Le véritable smart working se distingue du simple travail à distance par la grande liberté de choix du travailleur en ce qui concerne les horaires et les lieux de l'exécution du travail. Sur ce sujet, une politique d’entreprise qui vient homogénéiser les pratiques est incontournable. Retour sur les pratiques de négociations des entreprises italiennes sur le smart working avec Marie-Noëlle Lopez.
Sommaire

Article issu de notre magazine (numéro 606 novembre 2020)

Pour opérer ce type de transformation, les entreprises qui ont une culture de dialogue social, culture répandue en Italie, optent pour la négociation collective. D’autant que pour elles, l’introduction du smart working dans leur organisation représente aussi une opportunité de nourrir un partenariat social.

« Dès son introduction en 2017, le smart working avait été conçu comme une modalité d’exécution du rapport de travail « sans contraintes précises d’horaires ou de lieu de travail et avec l’utilisation possible d’instruments technologiques ». » 

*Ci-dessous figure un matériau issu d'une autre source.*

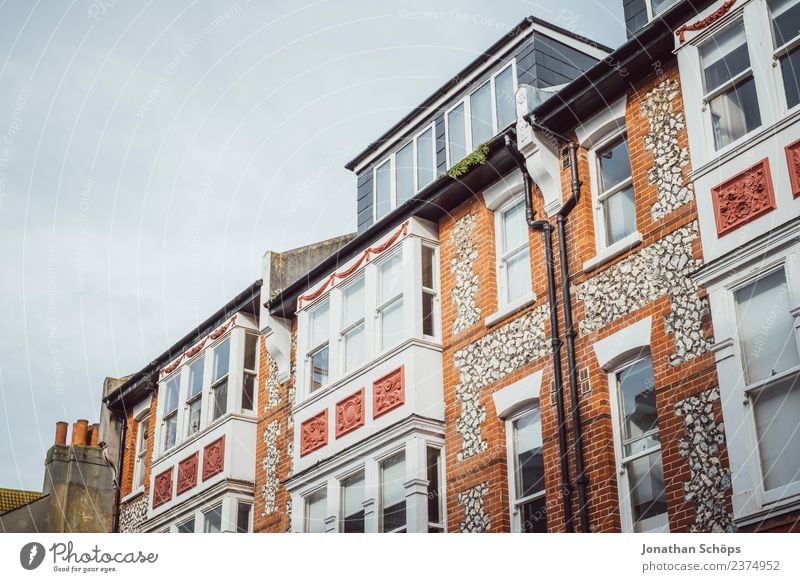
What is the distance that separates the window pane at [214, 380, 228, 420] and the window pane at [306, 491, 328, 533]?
3.15 meters

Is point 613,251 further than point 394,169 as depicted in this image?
No

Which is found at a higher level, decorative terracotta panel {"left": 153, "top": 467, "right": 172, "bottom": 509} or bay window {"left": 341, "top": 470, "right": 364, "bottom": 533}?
decorative terracotta panel {"left": 153, "top": 467, "right": 172, "bottom": 509}

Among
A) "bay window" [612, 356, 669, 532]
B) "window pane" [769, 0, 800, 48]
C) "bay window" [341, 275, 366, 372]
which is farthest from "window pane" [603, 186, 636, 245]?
"bay window" [341, 275, 366, 372]

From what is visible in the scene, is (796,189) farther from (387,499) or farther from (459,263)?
(387,499)

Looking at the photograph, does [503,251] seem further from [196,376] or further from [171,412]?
[171,412]

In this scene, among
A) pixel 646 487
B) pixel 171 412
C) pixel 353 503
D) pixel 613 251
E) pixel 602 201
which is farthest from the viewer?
pixel 171 412

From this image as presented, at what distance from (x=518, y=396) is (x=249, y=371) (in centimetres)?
666

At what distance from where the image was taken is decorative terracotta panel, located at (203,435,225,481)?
18250mm

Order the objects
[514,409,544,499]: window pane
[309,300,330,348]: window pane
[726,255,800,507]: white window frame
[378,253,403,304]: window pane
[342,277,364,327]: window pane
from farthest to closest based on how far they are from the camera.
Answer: [309,300,330,348]: window pane, [342,277,364,327]: window pane, [378,253,403,304]: window pane, [514,409,544,499]: window pane, [726,255,800,507]: white window frame

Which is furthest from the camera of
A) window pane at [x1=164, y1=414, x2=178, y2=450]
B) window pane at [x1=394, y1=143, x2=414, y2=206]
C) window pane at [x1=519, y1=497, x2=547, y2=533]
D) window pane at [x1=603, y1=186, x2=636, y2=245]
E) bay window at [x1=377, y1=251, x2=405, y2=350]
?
window pane at [x1=164, y1=414, x2=178, y2=450]

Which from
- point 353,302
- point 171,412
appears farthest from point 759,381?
point 171,412

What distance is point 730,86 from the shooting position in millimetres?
12062

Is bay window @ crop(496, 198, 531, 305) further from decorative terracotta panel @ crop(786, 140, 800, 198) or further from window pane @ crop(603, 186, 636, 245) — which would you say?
decorative terracotta panel @ crop(786, 140, 800, 198)

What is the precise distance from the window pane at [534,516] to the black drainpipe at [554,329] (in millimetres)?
563
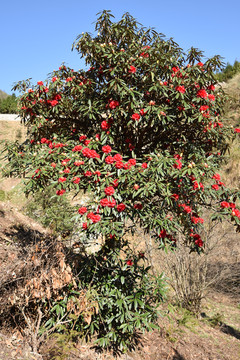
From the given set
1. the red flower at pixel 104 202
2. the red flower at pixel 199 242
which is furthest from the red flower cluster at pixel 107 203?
the red flower at pixel 199 242

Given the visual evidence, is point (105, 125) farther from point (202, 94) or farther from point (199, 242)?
point (199, 242)

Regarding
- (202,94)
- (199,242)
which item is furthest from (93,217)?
(202,94)

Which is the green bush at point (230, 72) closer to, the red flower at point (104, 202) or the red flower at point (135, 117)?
the red flower at point (135, 117)

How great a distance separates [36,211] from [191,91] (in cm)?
702

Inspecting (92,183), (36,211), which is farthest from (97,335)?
(36,211)

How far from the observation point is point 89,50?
3629 mm

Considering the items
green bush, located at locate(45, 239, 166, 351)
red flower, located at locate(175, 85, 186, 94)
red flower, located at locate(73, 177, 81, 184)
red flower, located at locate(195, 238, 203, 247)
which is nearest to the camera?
red flower, located at locate(73, 177, 81, 184)

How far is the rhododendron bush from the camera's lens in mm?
3064

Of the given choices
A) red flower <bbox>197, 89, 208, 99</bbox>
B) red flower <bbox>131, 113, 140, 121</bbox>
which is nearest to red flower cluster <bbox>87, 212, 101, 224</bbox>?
red flower <bbox>131, 113, 140, 121</bbox>

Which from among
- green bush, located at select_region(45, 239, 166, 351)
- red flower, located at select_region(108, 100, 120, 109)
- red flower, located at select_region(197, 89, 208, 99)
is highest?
red flower, located at select_region(197, 89, 208, 99)

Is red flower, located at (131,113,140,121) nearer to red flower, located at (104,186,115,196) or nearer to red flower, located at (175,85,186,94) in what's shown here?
red flower, located at (175,85,186,94)

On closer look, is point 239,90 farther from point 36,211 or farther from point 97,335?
point 97,335

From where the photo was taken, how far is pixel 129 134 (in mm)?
3918

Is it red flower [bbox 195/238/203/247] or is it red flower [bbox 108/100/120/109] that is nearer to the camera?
red flower [bbox 108/100/120/109]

En effet, l’Italie est un pays de relations professionnelles fortes, mais le niveau prédominant et structurant reste la branche où se négocient des conventions collectives nationales qui régissent la majeure partie des conditions de travail. Les accords d’entreprise y ont longtemps été résiduels en dépit des efforts, notamment des partenaires sociaux au niveau interprofessionnel, pour décentraliser la négociation. 

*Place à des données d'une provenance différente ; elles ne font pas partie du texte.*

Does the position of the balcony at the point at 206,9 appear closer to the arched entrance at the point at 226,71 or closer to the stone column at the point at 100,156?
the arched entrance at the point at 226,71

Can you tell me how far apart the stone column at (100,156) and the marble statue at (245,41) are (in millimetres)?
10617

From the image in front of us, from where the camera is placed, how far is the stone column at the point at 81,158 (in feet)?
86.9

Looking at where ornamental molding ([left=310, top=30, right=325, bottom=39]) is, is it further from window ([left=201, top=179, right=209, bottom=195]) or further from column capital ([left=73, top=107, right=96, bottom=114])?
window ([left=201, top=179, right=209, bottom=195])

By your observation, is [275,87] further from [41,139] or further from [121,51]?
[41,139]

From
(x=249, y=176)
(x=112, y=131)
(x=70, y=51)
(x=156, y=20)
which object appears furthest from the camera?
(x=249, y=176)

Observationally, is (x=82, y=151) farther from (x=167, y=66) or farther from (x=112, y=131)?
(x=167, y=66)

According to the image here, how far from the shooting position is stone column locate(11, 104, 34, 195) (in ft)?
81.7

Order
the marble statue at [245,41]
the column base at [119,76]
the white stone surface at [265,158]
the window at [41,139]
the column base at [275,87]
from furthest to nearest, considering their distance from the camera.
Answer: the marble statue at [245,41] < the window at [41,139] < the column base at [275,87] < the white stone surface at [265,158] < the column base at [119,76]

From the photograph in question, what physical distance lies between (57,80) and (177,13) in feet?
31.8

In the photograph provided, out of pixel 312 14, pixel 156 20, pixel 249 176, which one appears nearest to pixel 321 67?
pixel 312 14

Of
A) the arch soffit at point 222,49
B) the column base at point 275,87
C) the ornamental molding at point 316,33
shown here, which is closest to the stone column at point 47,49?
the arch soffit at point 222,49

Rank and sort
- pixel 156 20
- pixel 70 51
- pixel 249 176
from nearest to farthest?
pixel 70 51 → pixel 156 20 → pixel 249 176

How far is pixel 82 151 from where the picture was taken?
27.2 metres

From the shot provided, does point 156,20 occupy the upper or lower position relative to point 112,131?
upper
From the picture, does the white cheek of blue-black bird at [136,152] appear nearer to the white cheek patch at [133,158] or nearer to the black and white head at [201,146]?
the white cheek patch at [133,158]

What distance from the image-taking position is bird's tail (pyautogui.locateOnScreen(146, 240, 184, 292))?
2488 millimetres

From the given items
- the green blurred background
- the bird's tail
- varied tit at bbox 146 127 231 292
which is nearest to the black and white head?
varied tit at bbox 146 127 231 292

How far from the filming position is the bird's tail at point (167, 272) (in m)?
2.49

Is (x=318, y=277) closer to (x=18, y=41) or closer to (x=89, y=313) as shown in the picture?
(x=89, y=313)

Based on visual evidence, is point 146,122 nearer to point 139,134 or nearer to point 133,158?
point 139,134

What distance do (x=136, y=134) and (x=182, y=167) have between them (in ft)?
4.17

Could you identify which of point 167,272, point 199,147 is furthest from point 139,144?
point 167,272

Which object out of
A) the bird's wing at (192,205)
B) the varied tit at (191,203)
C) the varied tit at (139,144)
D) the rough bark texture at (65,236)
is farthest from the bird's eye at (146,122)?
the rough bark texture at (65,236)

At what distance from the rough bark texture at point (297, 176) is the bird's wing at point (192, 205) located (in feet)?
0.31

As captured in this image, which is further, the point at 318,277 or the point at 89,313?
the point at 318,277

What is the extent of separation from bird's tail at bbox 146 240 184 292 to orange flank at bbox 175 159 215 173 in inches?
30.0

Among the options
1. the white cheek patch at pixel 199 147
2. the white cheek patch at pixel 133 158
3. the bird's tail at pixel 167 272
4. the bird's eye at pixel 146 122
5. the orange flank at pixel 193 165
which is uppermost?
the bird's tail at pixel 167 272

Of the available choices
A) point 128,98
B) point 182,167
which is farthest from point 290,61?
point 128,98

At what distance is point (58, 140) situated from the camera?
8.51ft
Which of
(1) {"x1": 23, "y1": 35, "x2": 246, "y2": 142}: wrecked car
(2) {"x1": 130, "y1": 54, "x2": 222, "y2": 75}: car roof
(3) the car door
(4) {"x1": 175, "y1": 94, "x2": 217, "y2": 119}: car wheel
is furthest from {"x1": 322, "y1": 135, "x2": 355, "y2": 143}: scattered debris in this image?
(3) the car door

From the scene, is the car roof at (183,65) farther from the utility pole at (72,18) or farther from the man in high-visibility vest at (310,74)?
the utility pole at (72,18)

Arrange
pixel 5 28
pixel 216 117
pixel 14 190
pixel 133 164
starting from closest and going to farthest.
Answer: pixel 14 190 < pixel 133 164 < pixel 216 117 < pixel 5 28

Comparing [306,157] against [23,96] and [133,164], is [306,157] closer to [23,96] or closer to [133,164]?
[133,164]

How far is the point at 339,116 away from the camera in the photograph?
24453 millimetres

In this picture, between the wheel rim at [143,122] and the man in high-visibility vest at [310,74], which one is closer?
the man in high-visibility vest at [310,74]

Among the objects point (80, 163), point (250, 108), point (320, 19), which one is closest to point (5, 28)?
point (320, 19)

Une dernière tentative a ouvert aux entreprises la possibilité de saisir des thèmes en lien avec l’organisation du travail, et l’introduction du smart working en 2017 dans le droit national a permis de faire figurer ce sujet sur la table des négociations des entreprises. 

Un levier pour développer la négociation d’entreprise

Et dans les faits, ce sujet a participé au développement ces dernières années d’une véritable dynamique de la négociation d’entreprise constatée depuis 2009, dynamique à l’intérieure de laquelle les accords portant sur le déploiement du smart working ont pris une place croissante. 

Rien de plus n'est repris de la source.